More Turkanese?

First of all, thanks to everyone who weighed in on the mystery of the Hiragana shoes.

I also contacted JP over at japundit.com about the shoes, and this is what he had to say about them:

I took a look at the text, and it is, indeed bogus hiragana.

I also read it as dzu-me-da as you did, with improper diacritics on the second character.

I also had my wife take a look at it, and she read the first character as “u”. The following shows the difference between “zu” and “u” (I hope your computer can handle Japanese text).

zu =づ

u = う

Based on what my wife said, I guess that someone tried copy the Japanese name Umeda (うめだ) and got the diacritics wrong. As the text is written, I does not really mean anything, but the story behind it is pretty interesting so I will write something about it on Japundit with a link back to your site.

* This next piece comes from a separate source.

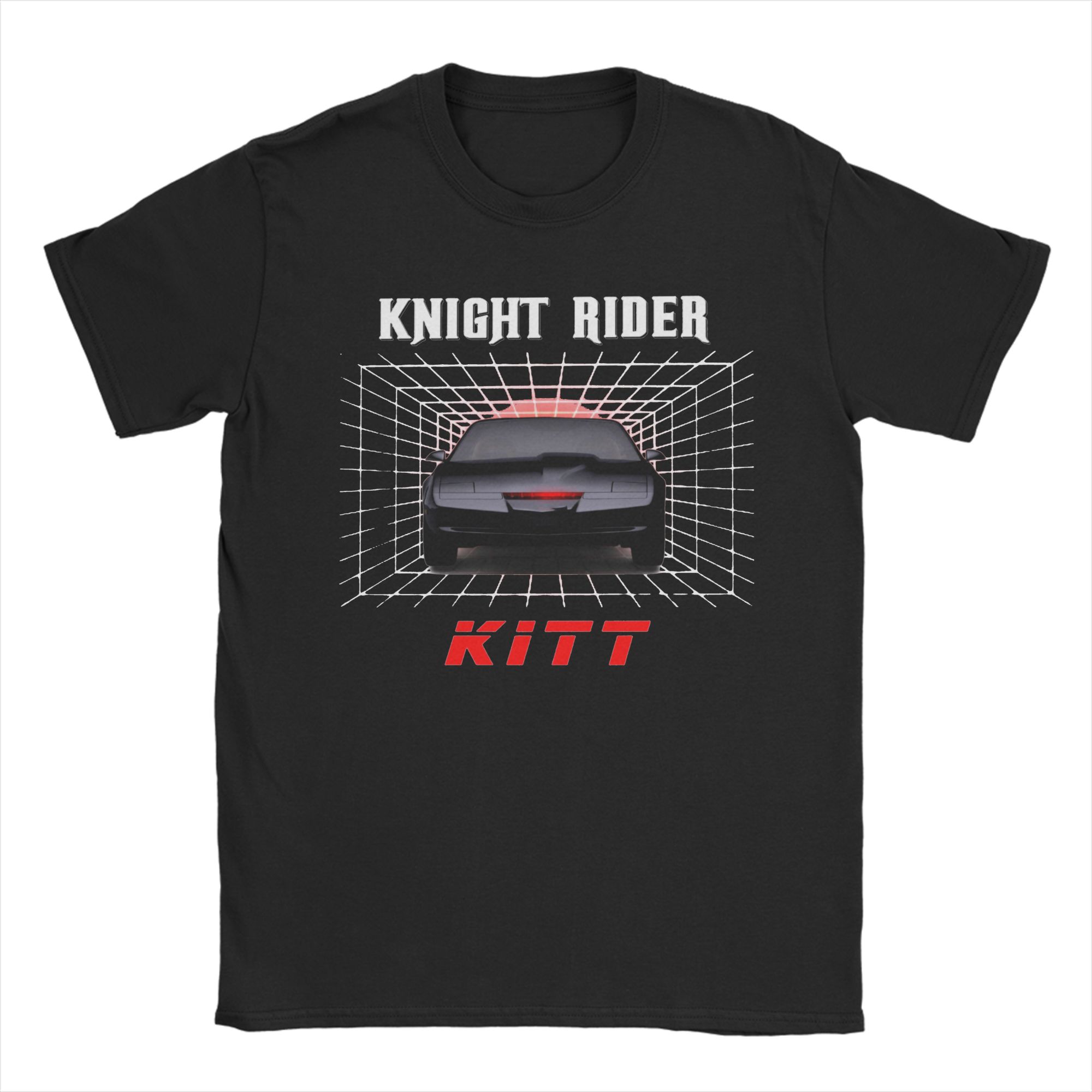 Summer Knights Clothing - Hip Hop K2000 Knight Rider KITT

By the way, did these characters come on the shoes when they were purchased?

Thanks for sending this along, and please keep us in mind if you run across anything else that might interest our readers.

Well, funny you should mention— as it turns out, I saw this yesterday at the bazaar:

t-shirt

Again, for various reasons I suspect at least some degree of nonsense (as you would on any $2 t-shirt that says “Dolce & Gabbana fashion company”), but as I mentioned before I’m hardly an expert, so I thought I’d leave it to my Japanese-savvy readers and the kind folks at Japundit to tear it apart. What do you make of this one?

Oh, and yes, the Hiragana shoes came that way from the bazaar… and I’ve just today discovered that my housemate actually has two pair of them, both with the same nonsense message. I guess he really really liked them.